U5utr-variant-5-primeA UTR variant of the 5' UTR. SO:0001623
U3utr-variant-3-primeA UTR variant of the 3' UTR. SO:0001624
Iintron-variantA transcript variant occurring within an intron. SO:0001627
NCnc-transcript-variantA transcript variant of a non coding RNA gene. SO:0001619
StopGstop-gainedA sequence variant whereby at least one base of a codon is changed, resulting in a premature stop codon, leading to a shortened transcript. SO:0001587   Amino acid info is shown similarly to Cn above.
StopLstop-lostA sequence variant where at least one base of the terminator codon (stop) is changed, resulting in an elongated transcript. SO:0001578   Amino acid info is shown similarly to Cn above.
SSAsplice-acceptor-variantA splice variant that changes the 2 base region at the 3' end of an intron. SO:0001574
SSDsplice-donor-variantA splice variant that changes the 2 base region at the 5' end of an intron. SO:0001575
Cfframeshift-variant(indels only)   An attribute describing a sequence that contains a mutation involving the deletion or insertion of one or more bases, where this number is not divisible by 3. SO:0000865
Xicds-indel(indels only)   An indel variation with length of multiple of 3bp, not causing frameshift (no SO term)
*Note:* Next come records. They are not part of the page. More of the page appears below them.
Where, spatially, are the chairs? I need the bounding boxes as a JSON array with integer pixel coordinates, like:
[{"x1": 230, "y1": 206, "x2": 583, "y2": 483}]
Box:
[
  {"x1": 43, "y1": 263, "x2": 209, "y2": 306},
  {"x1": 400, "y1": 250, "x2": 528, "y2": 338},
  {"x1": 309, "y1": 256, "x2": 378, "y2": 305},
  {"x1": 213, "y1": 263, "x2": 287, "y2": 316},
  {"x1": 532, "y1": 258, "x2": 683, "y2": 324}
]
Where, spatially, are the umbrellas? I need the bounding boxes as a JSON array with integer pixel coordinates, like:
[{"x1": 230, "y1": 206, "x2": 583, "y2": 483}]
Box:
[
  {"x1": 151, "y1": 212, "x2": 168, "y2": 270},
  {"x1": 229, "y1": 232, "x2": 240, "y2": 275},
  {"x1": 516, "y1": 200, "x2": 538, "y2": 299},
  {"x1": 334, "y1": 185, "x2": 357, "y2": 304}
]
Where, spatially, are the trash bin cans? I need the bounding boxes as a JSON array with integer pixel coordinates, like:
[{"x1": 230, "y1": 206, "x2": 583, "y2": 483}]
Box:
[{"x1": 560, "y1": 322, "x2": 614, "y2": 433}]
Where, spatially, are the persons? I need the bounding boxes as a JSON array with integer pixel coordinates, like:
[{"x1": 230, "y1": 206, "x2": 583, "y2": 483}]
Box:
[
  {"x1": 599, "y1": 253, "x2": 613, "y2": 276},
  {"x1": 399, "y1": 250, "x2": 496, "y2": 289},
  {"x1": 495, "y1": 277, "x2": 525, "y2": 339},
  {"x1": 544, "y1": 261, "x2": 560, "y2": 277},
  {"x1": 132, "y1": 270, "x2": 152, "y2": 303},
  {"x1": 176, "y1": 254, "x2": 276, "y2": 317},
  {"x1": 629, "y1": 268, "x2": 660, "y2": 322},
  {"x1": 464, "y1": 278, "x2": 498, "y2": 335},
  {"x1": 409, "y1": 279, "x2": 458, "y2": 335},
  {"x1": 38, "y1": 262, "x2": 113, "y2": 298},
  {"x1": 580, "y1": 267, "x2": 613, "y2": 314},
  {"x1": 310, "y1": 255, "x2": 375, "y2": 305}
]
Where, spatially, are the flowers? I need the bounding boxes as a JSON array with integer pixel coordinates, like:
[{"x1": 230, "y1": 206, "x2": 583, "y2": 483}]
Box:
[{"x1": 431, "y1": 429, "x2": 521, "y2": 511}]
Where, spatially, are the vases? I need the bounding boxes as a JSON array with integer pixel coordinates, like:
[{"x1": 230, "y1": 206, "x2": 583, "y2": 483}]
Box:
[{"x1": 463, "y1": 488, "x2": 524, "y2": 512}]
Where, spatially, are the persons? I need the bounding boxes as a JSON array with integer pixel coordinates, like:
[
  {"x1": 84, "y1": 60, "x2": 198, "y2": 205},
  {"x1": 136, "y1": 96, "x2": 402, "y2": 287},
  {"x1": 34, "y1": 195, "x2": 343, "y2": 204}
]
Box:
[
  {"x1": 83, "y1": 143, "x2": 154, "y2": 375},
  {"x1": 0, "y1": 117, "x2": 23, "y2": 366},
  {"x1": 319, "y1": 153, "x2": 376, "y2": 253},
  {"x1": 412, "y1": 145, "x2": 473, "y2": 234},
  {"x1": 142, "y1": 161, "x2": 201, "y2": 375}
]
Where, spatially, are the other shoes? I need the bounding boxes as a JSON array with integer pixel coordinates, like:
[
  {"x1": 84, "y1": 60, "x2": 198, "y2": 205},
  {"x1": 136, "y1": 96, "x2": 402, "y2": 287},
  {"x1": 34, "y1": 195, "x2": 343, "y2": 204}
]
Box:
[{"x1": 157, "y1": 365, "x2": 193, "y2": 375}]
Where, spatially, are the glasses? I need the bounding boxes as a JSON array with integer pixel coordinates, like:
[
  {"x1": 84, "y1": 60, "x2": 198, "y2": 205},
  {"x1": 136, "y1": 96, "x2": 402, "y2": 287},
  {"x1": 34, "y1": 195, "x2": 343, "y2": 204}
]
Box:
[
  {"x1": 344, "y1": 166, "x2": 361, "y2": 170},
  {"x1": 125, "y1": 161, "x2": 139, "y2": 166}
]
Including indels in the result

One data set (Sanger) includes indels (small insertions or deletions that are larger than the usual one basepair size of SNPs). You can opt to include these in your result using the checkbox near the bottom of the form. MPD does not retain specific allele sequences for indels. Rather we encode them so that the C57BL/6J reference is always 0 then the other reported variants are assigned 1, 2 and so on. To see actual allele sequence use the linkout to Sanger VCF.


Click on the rs number cells to go to NCBI dbSNP for more information on the specific location. The Sanger VCF linkouts are no longer provided.

Requested target

This column (to the far right) is useful when several genomic regions are supplied, as a way to differentiate the requested regions in the result.